Les portraits des leaders nord-coréens Kim Il-Sung (g) et Kim Jong-Un éclairés dans la nuit noire de Pyongyang, le 25 novembre 2016 © AFP/Archives Ed JONES
Dans le hall des turbines de la centrale hydroélectrique nord-coréenne Wonsan Numéro 5, une pancarte proclame: « Nation prospère et puissante ». Mais quand il s’agit d’électricité, il est permis d’en douter.
Depuis l’arrivée au pouvoir de Kim Jong-Un fin 2011, les programmes nucléaire et balistique de la Corée du Nord avancent à grand pas. Pyongyang vient de tester ce qu’elle a présenté comme une bombe H et lancé des missiles qui mettent apparemment une bonne partie du continent américain à sa portée.
Mais près de 70 ans après sa fondation, le Nord souffre de pénuries chroniques d’énergie. Ce qu’illustrent de manière éclatante les images satellites nocturnes du pays, quadrilatère obscur pris en sandwich entre une Chine et une Corée du Sud qui brillent de mille feux.
Pour une capitale, Pyongyang est particulièrement sombre. La lumière pâle qui émane des appartements ne concurrence pas le clair de lune.
Les panneaux solaires sont omniprésents sur les balcons. Les étudiants lisent le soir à la lueur des lampadaires.
A la centrale de Wonsan, le hall des turbines est dominé par une mosaïque géante du lieu de naissance mythique de Kim Jong-Il, père du numéro un actuel.
Wonsan fournit l’électricité d’une partie de la côte orientale et l’ingénieur en chef Choe Yong-Jun explique à l’AFP que la capacité totale est de 60.000 kW/h.
« Nous avons normalisé notre taux de production à 25.000 kW/h », avoue-t-il cependant, soit 40% des seuils affichés.
– Hiérarchie énergétique –
Les autorités reconnaissent cette rareté. Le Premier ministre Pak Pong Ju, cité par l’agence officielle KCNA, a évoqué cette année « la pénurie sévère d’électricité de la nation » lors du premier coup de pioche pour la construction de la nouvelle centrale hydroélectrique de Tanchon.
Il n’en a pas toujours été ainsi. Sous le règne colonial japonais, le Nord de la Corée devint un carrefour industriel. Dans les années 1940, le Nord se choisit des armoiries qui mettaient le barrage hydroélectrique de Suphung sur le fleuve Yalou en premier plan.

## JEU DE DONNÉES
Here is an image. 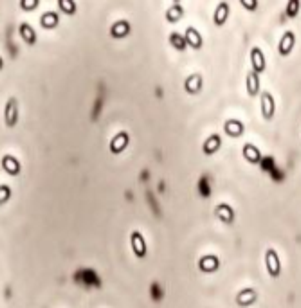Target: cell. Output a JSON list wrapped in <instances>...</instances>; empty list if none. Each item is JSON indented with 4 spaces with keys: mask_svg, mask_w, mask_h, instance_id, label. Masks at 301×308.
Listing matches in <instances>:
<instances>
[{
    "mask_svg": "<svg viewBox=\"0 0 301 308\" xmlns=\"http://www.w3.org/2000/svg\"><path fill=\"white\" fill-rule=\"evenodd\" d=\"M265 268L272 279H278L281 276V259H279L278 252L274 249L265 250Z\"/></svg>",
    "mask_w": 301,
    "mask_h": 308,
    "instance_id": "obj_1",
    "label": "cell"
},
{
    "mask_svg": "<svg viewBox=\"0 0 301 308\" xmlns=\"http://www.w3.org/2000/svg\"><path fill=\"white\" fill-rule=\"evenodd\" d=\"M296 33L294 31H285L283 36L279 38V44H278V53L279 56H283V58H287V56H290V53L294 51V47H296Z\"/></svg>",
    "mask_w": 301,
    "mask_h": 308,
    "instance_id": "obj_2",
    "label": "cell"
},
{
    "mask_svg": "<svg viewBox=\"0 0 301 308\" xmlns=\"http://www.w3.org/2000/svg\"><path fill=\"white\" fill-rule=\"evenodd\" d=\"M276 114V101L274 96L270 94L269 90L261 92V116L265 121H272Z\"/></svg>",
    "mask_w": 301,
    "mask_h": 308,
    "instance_id": "obj_3",
    "label": "cell"
},
{
    "mask_svg": "<svg viewBox=\"0 0 301 308\" xmlns=\"http://www.w3.org/2000/svg\"><path fill=\"white\" fill-rule=\"evenodd\" d=\"M4 123L8 128H15L18 123V103L15 98H9L4 107Z\"/></svg>",
    "mask_w": 301,
    "mask_h": 308,
    "instance_id": "obj_4",
    "label": "cell"
},
{
    "mask_svg": "<svg viewBox=\"0 0 301 308\" xmlns=\"http://www.w3.org/2000/svg\"><path fill=\"white\" fill-rule=\"evenodd\" d=\"M215 216L225 225H233L236 220V213L229 204H218L215 207Z\"/></svg>",
    "mask_w": 301,
    "mask_h": 308,
    "instance_id": "obj_5",
    "label": "cell"
},
{
    "mask_svg": "<svg viewBox=\"0 0 301 308\" xmlns=\"http://www.w3.org/2000/svg\"><path fill=\"white\" fill-rule=\"evenodd\" d=\"M251 65L252 71L258 72V74H263L267 71V58L260 47H252L251 49Z\"/></svg>",
    "mask_w": 301,
    "mask_h": 308,
    "instance_id": "obj_6",
    "label": "cell"
},
{
    "mask_svg": "<svg viewBox=\"0 0 301 308\" xmlns=\"http://www.w3.org/2000/svg\"><path fill=\"white\" fill-rule=\"evenodd\" d=\"M202 87H204V78L200 76L198 72H195V74H189V76H186V80H184V90L188 92V94H191V96L200 94Z\"/></svg>",
    "mask_w": 301,
    "mask_h": 308,
    "instance_id": "obj_7",
    "label": "cell"
},
{
    "mask_svg": "<svg viewBox=\"0 0 301 308\" xmlns=\"http://www.w3.org/2000/svg\"><path fill=\"white\" fill-rule=\"evenodd\" d=\"M128 143H130V137H128V134H126V132H117V134L112 137V141H110V144H108V148H110V153H114V155H119V153L126 150Z\"/></svg>",
    "mask_w": 301,
    "mask_h": 308,
    "instance_id": "obj_8",
    "label": "cell"
},
{
    "mask_svg": "<svg viewBox=\"0 0 301 308\" xmlns=\"http://www.w3.org/2000/svg\"><path fill=\"white\" fill-rule=\"evenodd\" d=\"M198 268H200V272H204V274L216 272V270L220 268V259L215 254H206L198 259Z\"/></svg>",
    "mask_w": 301,
    "mask_h": 308,
    "instance_id": "obj_9",
    "label": "cell"
},
{
    "mask_svg": "<svg viewBox=\"0 0 301 308\" xmlns=\"http://www.w3.org/2000/svg\"><path fill=\"white\" fill-rule=\"evenodd\" d=\"M245 87H247V94L251 98H256L261 92V81H260V74L254 71H249L247 76H245Z\"/></svg>",
    "mask_w": 301,
    "mask_h": 308,
    "instance_id": "obj_10",
    "label": "cell"
},
{
    "mask_svg": "<svg viewBox=\"0 0 301 308\" xmlns=\"http://www.w3.org/2000/svg\"><path fill=\"white\" fill-rule=\"evenodd\" d=\"M130 243H132V250H134V254L137 258H144L148 249H146V241H144L143 234L139 231H134L130 234Z\"/></svg>",
    "mask_w": 301,
    "mask_h": 308,
    "instance_id": "obj_11",
    "label": "cell"
},
{
    "mask_svg": "<svg viewBox=\"0 0 301 308\" xmlns=\"http://www.w3.org/2000/svg\"><path fill=\"white\" fill-rule=\"evenodd\" d=\"M229 13H231L229 4H227L225 0L218 2V6L215 8V13H213V22H215V26H218V27L224 26V24L227 22V18H229Z\"/></svg>",
    "mask_w": 301,
    "mask_h": 308,
    "instance_id": "obj_12",
    "label": "cell"
},
{
    "mask_svg": "<svg viewBox=\"0 0 301 308\" xmlns=\"http://www.w3.org/2000/svg\"><path fill=\"white\" fill-rule=\"evenodd\" d=\"M132 31L130 27V22L128 20H117V22H114L112 26H110V36L112 38H116V40H121V38H125V36H128Z\"/></svg>",
    "mask_w": 301,
    "mask_h": 308,
    "instance_id": "obj_13",
    "label": "cell"
},
{
    "mask_svg": "<svg viewBox=\"0 0 301 308\" xmlns=\"http://www.w3.org/2000/svg\"><path fill=\"white\" fill-rule=\"evenodd\" d=\"M242 155L249 164H260L261 162V152L260 148L254 146L252 143H245L242 148Z\"/></svg>",
    "mask_w": 301,
    "mask_h": 308,
    "instance_id": "obj_14",
    "label": "cell"
},
{
    "mask_svg": "<svg viewBox=\"0 0 301 308\" xmlns=\"http://www.w3.org/2000/svg\"><path fill=\"white\" fill-rule=\"evenodd\" d=\"M224 132H225V135L236 139V137H242L243 135L245 126H243V123L240 119H227L224 123Z\"/></svg>",
    "mask_w": 301,
    "mask_h": 308,
    "instance_id": "obj_15",
    "label": "cell"
},
{
    "mask_svg": "<svg viewBox=\"0 0 301 308\" xmlns=\"http://www.w3.org/2000/svg\"><path fill=\"white\" fill-rule=\"evenodd\" d=\"M184 36H186V42H188V45H189V47H191V49H195V51L202 49L204 38H202V35H200V33H198L193 26L186 27Z\"/></svg>",
    "mask_w": 301,
    "mask_h": 308,
    "instance_id": "obj_16",
    "label": "cell"
},
{
    "mask_svg": "<svg viewBox=\"0 0 301 308\" xmlns=\"http://www.w3.org/2000/svg\"><path fill=\"white\" fill-rule=\"evenodd\" d=\"M256 301H258V294L254 288H243V290H240L238 295H236V304L243 308L251 306V304H254Z\"/></svg>",
    "mask_w": 301,
    "mask_h": 308,
    "instance_id": "obj_17",
    "label": "cell"
},
{
    "mask_svg": "<svg viewBox=\"0 0 301 308\" xmlns=\"http://www.w3.org/2000/svg\"><path fill=\"white\" fill-rule=\"evenodd\" d=\"M220 148H222V137L218 134H211L206 141H204L202 152H204V155H215Z\"/></svg>",
    "mask_w": 301,
    "mask_h": 308,
    "instance_id": "obj_18",
    "label": "cell"
},
{
    "mask_svg": "<svg viewBox=\"0 0 301 308\" xmlns=\"http://www.w3.org/2000/svg\"><path fill=\"white\" fill-rule=\"evenodd\" d=\"M2 170L8 175H11V177H17L22 171V166H20L18 159H15L13 155H4L2 157Z\"/></svg>",
    "mask_w": 301,
    "mask_h": 308,
    "instance_id": "obj_19",
    "label": "cell"
},
{
    "mask_svg": "<svg viewBox=\"0 0 301 308\" xmlns=\"http://www.w3.org/2000/svg\"><path fill=\"white\" fill-rule=\"evenodd\" d=\"M18 33H20V36H22L24 44H27V45L36 44V31L31 27V24L22 22L20 24V27H18Z\"/></svg>",
    "mask_w": 301,
    "mask_h": 308,
    "instance_id": "obj_20",
    "label": "cell"
},
{
    "mask_svg": "<svg viewBox=\"0 0 301 308\" xmlns=\"http://www.w3.org/2000/svg\"><path fill=\"white\" fill-rule=\"evenodd\" d=\"M60 24V15L56 11H47L40 17V26L44 29H54Z\"/></svg>",
    "mask_w": 301,
    "mask_h": 308,
    "instance_id": "obj_21",
    "label": "cell"
},
{
    "mask_svg": "<svg viewBox=\"0 0 301 308\" xmlns=\"http://www.w3.org/2000/svg\"><path fill=\"white\" fill-rule=\"evenodd\" d=\"M182 17H184V8L180 4H173L166 9V20L170 24H177Z\"/></svg>",
    "mask_w": 301,
    "mask_h": 308,
    "instance_id": "obj_22",
    "label": "cell"
},
{
    "mask_svg": "<svg viewBox=\"0 0 301 308\" xmlns=\"http://www.w3.org/2000/svg\"><path fill=\"white\" fill-rule=\"evenodd\" d=\"M170 44L173 45V49H177V51H186V47H188L186 36H182V33H177V31H173L170 35Z\"/></svg>",
    "mask_w": 301,
    "mask_h": 308,
    "instance_id": "obj_23",
    "label": "cell"
},
{
    "mask_svg": "<svg viewBox=\"0 0 301 308\" xmlns=\"http://www.w3.org/2000/svg\"><path fill=\"white\" fill-rule=\"evenodd\" d=\"M58 8L63 15H69V17L76 15V9H78L74 0H58Z\"/></svg>",
    "mask_w": 301,
    "mask_h": 308,
    "instance_id": "obj_24",
    "label": "cell"
},
{
    "mask_svg": "<svg viewBox=\"0 0 301 308\" xmlns=\"http://www.w3.org/2000/svg\"><path fill=\"white\" fill-rule=\"evenodd\" d=\"M301 9V0H288L287 6H285V15L287 18H296L299 15Z\"/></svg>",
    "mask_w": 301,
    "mask_h": 308,
    "instance_id": "obj_25",
    "label": "cell"
},
{
    "mask_svg": "<svg viewBox=\"0 0 301 308\" xmlns=\"http://www.w3.org/2000/svg\"><path fill=\"white\" fill-rule=\"evenodd\" d=\"M9 198H11V188L6 186V184H2V186H0V205H4Z\"/></svg>",
    "mask_w": 301,
    "mask_h": 308,
    "instance_id": "obj_26",
    "label": "cell"
},
{
    "mask_svg": "<svg viewBox=\"0 0 301 308\" xmlns=\"http://www.w3.org/2000/svg\"><path fill=\"white\" fill-rule=\"evenodd\" d=\"M40 6V0H20V8L24 9V11H33V9H36Z\"/></svg>",
    "mask_w": 301,
    "mask_h": 308,
    "instance_id": "obj_27",
    "label": "cell"
},
{
    "mask_svg": "<svg viewBox=\"0 0 301 308\" xmlns=\"http://www.w3.org/2000/svg\"><path fill=\"white\" fill-rule=\"evenodd\" d=\"M240 4L247 11H256L258 9V0H240Z\"/></svg>",
    "mask_w": 301,
    "mask_h": 308,
    "instance_id": "obj_28",
    "label": "cell"
},
{
    "mask_svg": "<svg viewBox=\"0 0 301 308\" xmlns=\"http://www.w3.org/2000/svg\"><path fill=\"white\" fill-rule=\"evenodd\" d=\"M173 4H180V0H173Z\"/></svg>",
    "mask_w": 301,
    "mask_h": 308,
    "instance_id": "obj_29",
    "label": "cell"
},
{
    "mask_svg": "<svg viewBox=\"0 0 301 308\" xmlns=\"http://www.w3.org/2000/svg\"><path fill=\"white\" fill-rule=\"evenodd\" d=\"M2 65H4V63H2V58H0V69H2Z\"/></svg>",
    "mask_w": 301,
    "mask_h": 308,
    "instance_id": "obj_30",
    "label": "cell"
}]
</instances>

## CONSIGNE
Répondez, s'il vous plaît, à ces questions à partir du texte sur l'électricité en Corée du Nord.
(a) Quelle inscription proclame la pancarte du hall des turbines de la centrale Wonsan Numéro 5 ?
(b) Quel Premier ministre a évoqué « la pénurie sévère d'électricité de la nation » ?
(c) Quel barrage les armoiries choisies par le Nord dans les années 1940 mettaient-elles en premier plan ?

## CORRIGÉ
(a) « Nation prospère et puissante ».
(b) Pak Pong Ju.
(c) Le barrage hydroélectrique de Suphung, sur le fleuve Yalou.